Depuis son arrivée en Algérie, Mgr Lavigerie voyait de plus en plus nécessaire la fondation d’une Congrégation dont le genre de vie serait adapté au pays. Il envoya l’abbé Le Mauff en Bretagne chercher « les quatre pierres angulaires » de la future congrégation ! Huit jeunes filles répondirent à l’appel et débarquèrent à Alger, le 9 septembre 1869. Mgr Lavigerie les installa à Saint Charles.
La maison-mère a été pendant longtemps le centre de toutes les activités de la jeune Congrégation : maison de formation, orphelinat, imprimerie, sanatorium, lieu de résidence du Conseil général…

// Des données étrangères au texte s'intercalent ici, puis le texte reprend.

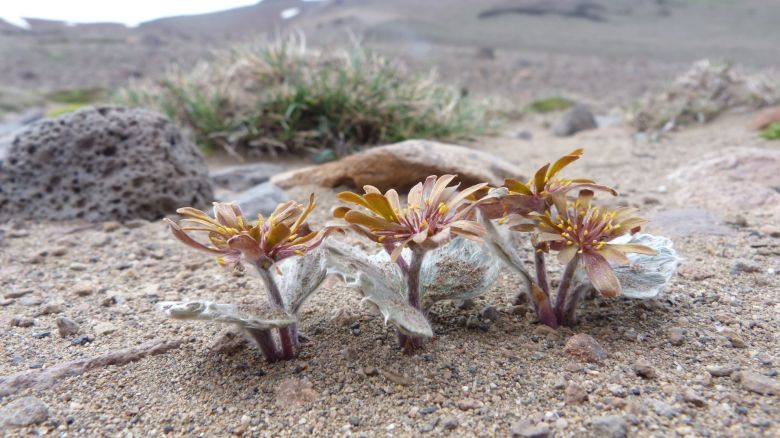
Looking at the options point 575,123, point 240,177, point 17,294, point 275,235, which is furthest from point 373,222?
point 575,123

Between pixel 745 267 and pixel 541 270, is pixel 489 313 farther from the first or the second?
pixel 745 267

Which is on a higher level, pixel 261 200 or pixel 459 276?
pixel 459 276

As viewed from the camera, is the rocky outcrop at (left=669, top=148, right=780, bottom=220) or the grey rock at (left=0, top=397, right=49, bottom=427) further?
the rocky outcrop at (left=669, top=148, right=780, bottom=220)

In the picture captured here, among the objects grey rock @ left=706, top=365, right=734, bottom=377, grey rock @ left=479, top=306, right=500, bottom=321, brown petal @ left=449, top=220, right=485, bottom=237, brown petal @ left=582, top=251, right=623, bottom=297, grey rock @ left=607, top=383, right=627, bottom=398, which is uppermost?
brown petal @ left=449, top=220, right=485, bottom=237

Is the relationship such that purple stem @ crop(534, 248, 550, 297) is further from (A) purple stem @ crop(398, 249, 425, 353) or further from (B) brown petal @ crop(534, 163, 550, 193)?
(A) purple stem @ crop(398, 249, 425, 353)

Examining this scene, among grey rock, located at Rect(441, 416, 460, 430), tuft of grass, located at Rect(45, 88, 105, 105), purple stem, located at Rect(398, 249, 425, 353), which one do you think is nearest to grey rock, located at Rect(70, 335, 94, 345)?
purple stem, located at Rect(398, 249, 425, 353)

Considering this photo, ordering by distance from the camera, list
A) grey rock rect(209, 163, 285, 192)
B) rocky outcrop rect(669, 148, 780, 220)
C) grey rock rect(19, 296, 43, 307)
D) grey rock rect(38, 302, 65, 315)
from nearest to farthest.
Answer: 1. grey rock rect(38, 302, 65, 315)
2. grey rock rect(19, 296, 43, 307)
3. rocky outcrop rect(669, 148, 780, 220)
4. grey rock rect(209, 163, 285, 192)

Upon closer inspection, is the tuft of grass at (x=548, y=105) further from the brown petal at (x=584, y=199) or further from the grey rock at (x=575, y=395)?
the grey rock at (x=575, y=395)
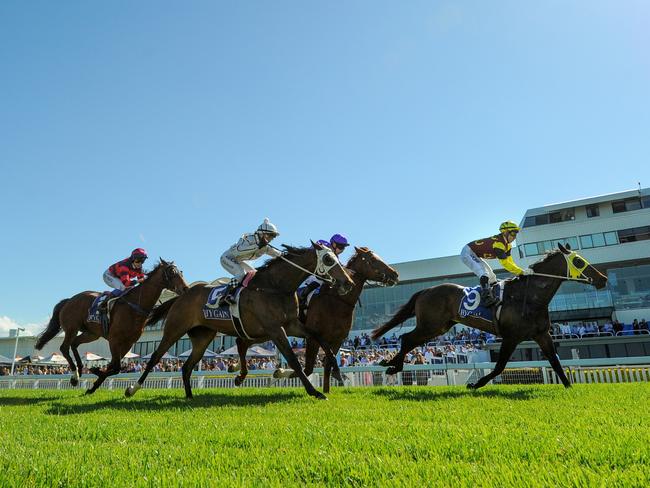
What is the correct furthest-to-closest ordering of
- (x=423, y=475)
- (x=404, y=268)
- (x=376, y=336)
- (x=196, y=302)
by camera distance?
(x=404, y=268) → (x=376, y=336) → (x=196, y=302) → (x=423, y=475)

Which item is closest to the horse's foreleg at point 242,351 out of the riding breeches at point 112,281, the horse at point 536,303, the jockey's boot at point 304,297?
the jockey's boot at point 304,297

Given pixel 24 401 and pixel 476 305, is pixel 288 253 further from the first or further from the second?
pixel 24 401

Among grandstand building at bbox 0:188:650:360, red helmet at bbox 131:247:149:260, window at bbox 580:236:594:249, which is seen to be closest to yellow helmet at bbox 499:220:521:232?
red helmet at bbox 131:247:149:260

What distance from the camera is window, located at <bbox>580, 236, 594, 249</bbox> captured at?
38547mm

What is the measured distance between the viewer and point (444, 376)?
1309cm

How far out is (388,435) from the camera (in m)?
3.53

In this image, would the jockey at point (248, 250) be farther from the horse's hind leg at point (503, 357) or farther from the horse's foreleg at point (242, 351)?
the horse's hind leg at point (503, 357)

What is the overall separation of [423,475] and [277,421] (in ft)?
7.34

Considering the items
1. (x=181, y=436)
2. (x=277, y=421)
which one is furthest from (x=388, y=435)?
(x=181, y=436)

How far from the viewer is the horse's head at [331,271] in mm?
7332

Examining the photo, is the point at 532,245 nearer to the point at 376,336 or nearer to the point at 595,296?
the point at 595,296

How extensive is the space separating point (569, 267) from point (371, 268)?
11.5 feet

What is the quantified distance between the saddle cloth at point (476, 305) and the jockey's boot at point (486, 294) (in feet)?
0.30

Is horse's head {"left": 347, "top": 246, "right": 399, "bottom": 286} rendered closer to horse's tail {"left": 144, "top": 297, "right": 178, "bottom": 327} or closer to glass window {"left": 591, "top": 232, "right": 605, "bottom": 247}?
horse's tail {"left": 144, "top": 297, "right": 178, "bottom": 327}
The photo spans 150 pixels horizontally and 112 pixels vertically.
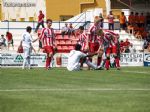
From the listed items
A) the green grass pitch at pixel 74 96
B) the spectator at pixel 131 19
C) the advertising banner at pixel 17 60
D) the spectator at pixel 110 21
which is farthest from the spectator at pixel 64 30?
the green grass pitch at pixel 74 96

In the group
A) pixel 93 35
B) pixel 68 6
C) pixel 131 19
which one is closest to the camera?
pixel 93 35

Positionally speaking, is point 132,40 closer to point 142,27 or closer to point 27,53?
point 142,27

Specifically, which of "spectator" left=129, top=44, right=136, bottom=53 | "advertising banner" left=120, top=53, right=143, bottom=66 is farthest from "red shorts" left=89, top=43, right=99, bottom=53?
"spectator" left=129, top=44, right=136, bottom=53

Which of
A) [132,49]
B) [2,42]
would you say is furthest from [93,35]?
[2,42]

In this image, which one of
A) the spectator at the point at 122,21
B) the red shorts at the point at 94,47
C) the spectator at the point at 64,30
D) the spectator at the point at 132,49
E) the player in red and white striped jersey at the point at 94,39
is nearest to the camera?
the player in red and white striped jersey at the point at 94,39

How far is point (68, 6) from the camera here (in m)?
54.7

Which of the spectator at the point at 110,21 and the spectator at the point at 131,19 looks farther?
the spectator at the point at 131,19

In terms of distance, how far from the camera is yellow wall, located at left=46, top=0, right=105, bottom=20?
54.1 metres

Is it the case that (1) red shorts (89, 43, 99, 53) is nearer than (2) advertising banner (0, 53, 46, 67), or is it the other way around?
(1) red shorts (89, 43, 99, 53)

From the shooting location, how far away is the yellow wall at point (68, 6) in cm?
5412

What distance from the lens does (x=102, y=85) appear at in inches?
680

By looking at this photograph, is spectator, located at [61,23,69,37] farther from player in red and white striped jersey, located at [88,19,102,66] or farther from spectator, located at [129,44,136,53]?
player in red and white striped jersey, located at [88,19,102,66]

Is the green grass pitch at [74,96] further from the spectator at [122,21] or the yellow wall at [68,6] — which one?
the yellow wall at [68,6]

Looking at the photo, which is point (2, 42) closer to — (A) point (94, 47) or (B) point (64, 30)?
(B) point (64, 30)
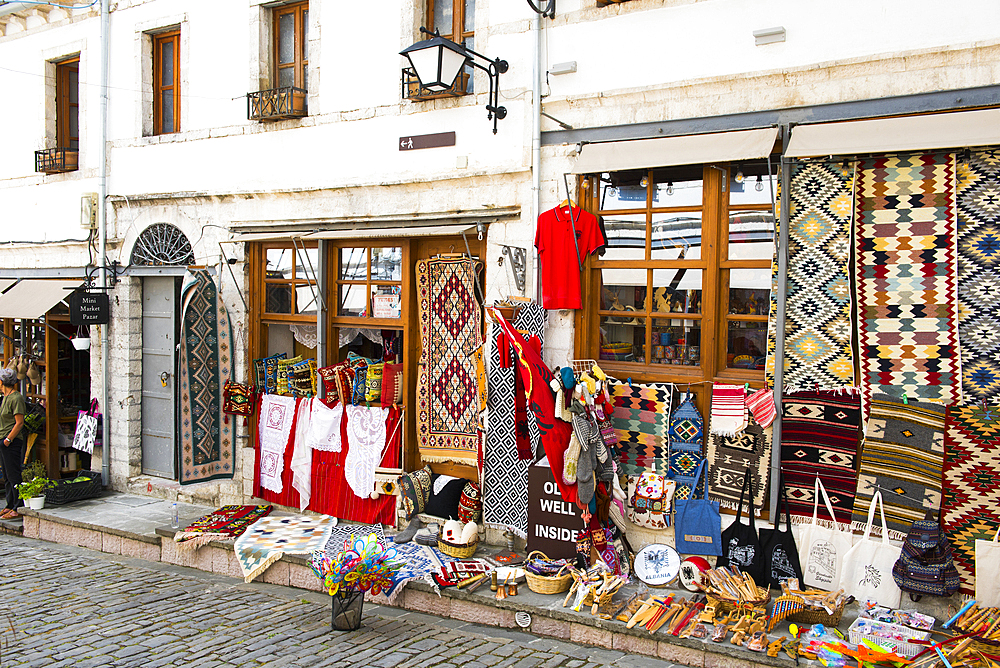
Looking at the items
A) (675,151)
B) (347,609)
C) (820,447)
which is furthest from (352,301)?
(820,447)

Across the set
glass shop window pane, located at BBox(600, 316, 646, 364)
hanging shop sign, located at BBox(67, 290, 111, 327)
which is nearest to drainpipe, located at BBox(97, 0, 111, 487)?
hanging shop sign, located at BBox(67, 290, 111, 327)

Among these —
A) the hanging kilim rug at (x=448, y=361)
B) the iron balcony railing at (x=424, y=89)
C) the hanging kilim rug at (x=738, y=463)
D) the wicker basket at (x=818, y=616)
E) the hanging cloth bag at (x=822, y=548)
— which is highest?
the iron balcony railing at (x=424, y=89)

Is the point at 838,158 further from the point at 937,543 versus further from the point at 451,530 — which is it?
the point at 451,530

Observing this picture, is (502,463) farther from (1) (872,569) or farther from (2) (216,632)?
(1) (872,569)

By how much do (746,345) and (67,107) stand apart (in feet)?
31.6

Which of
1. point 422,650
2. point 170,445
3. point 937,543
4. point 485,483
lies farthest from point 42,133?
point 937,543

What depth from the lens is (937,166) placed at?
5.07m

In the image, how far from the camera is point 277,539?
723cm

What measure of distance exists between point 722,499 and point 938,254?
2284mm

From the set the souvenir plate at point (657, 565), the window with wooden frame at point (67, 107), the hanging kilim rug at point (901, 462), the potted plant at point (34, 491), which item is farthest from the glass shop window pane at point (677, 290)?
the window with wooden frame at point (67, 107)

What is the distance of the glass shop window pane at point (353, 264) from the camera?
7816mm

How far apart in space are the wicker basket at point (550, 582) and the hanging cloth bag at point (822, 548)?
5.58 feet

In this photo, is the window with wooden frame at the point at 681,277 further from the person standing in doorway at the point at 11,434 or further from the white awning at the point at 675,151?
the person standing in doorway at the point at 11,434

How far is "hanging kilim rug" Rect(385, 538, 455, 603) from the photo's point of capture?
604 centimetres
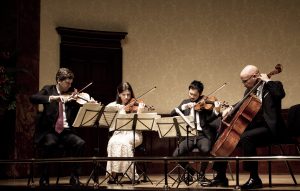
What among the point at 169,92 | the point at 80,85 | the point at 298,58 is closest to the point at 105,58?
the point at 80,85

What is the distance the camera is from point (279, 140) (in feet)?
16.3

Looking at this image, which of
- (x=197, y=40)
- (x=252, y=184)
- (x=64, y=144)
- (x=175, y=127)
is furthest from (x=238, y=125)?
(x=197, y=40)

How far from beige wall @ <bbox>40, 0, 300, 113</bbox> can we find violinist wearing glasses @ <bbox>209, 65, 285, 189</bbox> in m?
3.03

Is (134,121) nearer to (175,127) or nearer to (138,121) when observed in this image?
(138,121)

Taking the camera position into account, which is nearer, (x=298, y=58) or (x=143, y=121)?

De Saint Charles, les sœurs partaient pour différents pays d’Afrique, d’où arrivaient, de loin en loin, des nouvelles des sœurs déjà présentes en Tanzanie depuis 1894, au Congo depuis 1895, au Soudan Français (Mali) depuis 1897, en Ouganda depuis 1899…
C’est à la maison-mère que se firent plusieurs chapitres généraux. C’est là aussi que se retrouvaient les novices de seconde année, originaires d’Europe et d’Amérique (France, Belgique, Pays-Bas, Allemagne, Suisse, Luxembourg, Espagne, Grande-Bretagne, Malte, Canada, États-Unis…) Des « caravanes » de 30, 40 novices de nombreuses nationalités débarquaient à Saint Charles pour vivre une année internationale avant d’être envoyées en mission dans toute l’Afrique. Il y avait une grande effervescence à la maison-mère ! Les jeunes sœurs recevaient des cours de Bible, de théologie… et aussi d’arabe. Elles étaient envoyées en stage dans les communautés présentes en Algérie, en Kabylie, au sud du Sahara, dans la casbah d’Alger…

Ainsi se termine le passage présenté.